Introduction
My first blog in nearly 2 years with Perficient. I have been watching this space for a while and have been wondering for some time about potentials topics to blog. I have decided to initially focus my blogs on some interesting Business Analytics technologies which are discussed infrequently. ( Data mining, Predictive Analytics, Text mining, Data Discovery, Change Data Capture ,Disruptive & Complementary technologies and New Trends).
New Trends in Big Data
People who are following the BI blogs know the 3 Vs ( Velocity, Volume and Variety ) are the cornerstones of Big Data. The 3 Vs bring in newer technologies and some rehashing of older methodologies. Following are some of the trending Open source technologies that have come to limelight.
- Stream processing
- Data exploration with high volume and low latency
- Open source statistical programming
- In-memory analytics
I would be exploring the technologies mentioned above along with some smaller start-ups in my subsequent posts.
Stream processing – With the advent of stream processing many organizations want more real-time data for their business analytics. Many of the top ETL solutions have some limitations when it comes to real time data data processing. Many enterprises see the potential in using stream processing’s advantage over traditional ETL for BigData analysis.
Data exploration with high volume and low latency – Hadoop has been the go to technology when it comes to huge data exploration. But Google has already outdone Hadoop with their latest in-house technology. MapReduce was first introduced by Google and now they have introduced Dremel which can execute many queries over huge volumes of data that would ordinarily require a sequence of MapReduce jobs, but at a fraction of the execution time. Drill is similar to Dremel but Drill is an open source technology under Apache foundation. Both have the potential to replace Hadoop/MapReduce in a few years.

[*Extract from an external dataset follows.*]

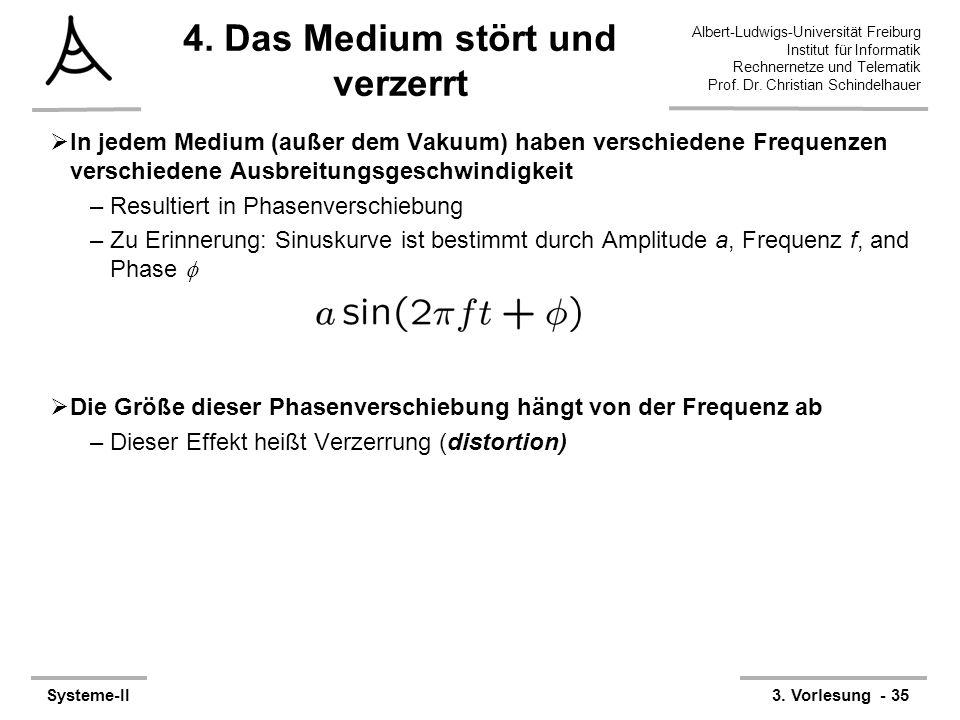 4. Das Medium stört und verzerrt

Open source statistical programming – Chances are you might have heard about R ( a statistical analysis tool ). There is a growing community of developers and data mining experts who agree R has the potential to outdo SSPS and SAS in a few years. The open source technology is being embedded into many BI solutions. The potential for new insights into a business with the use of R along with existing BI implementation is huge.
I believe in the future many businesses would take serious note of these trends and incorporate the above mentioned technologies as part of their core IT infrastructure.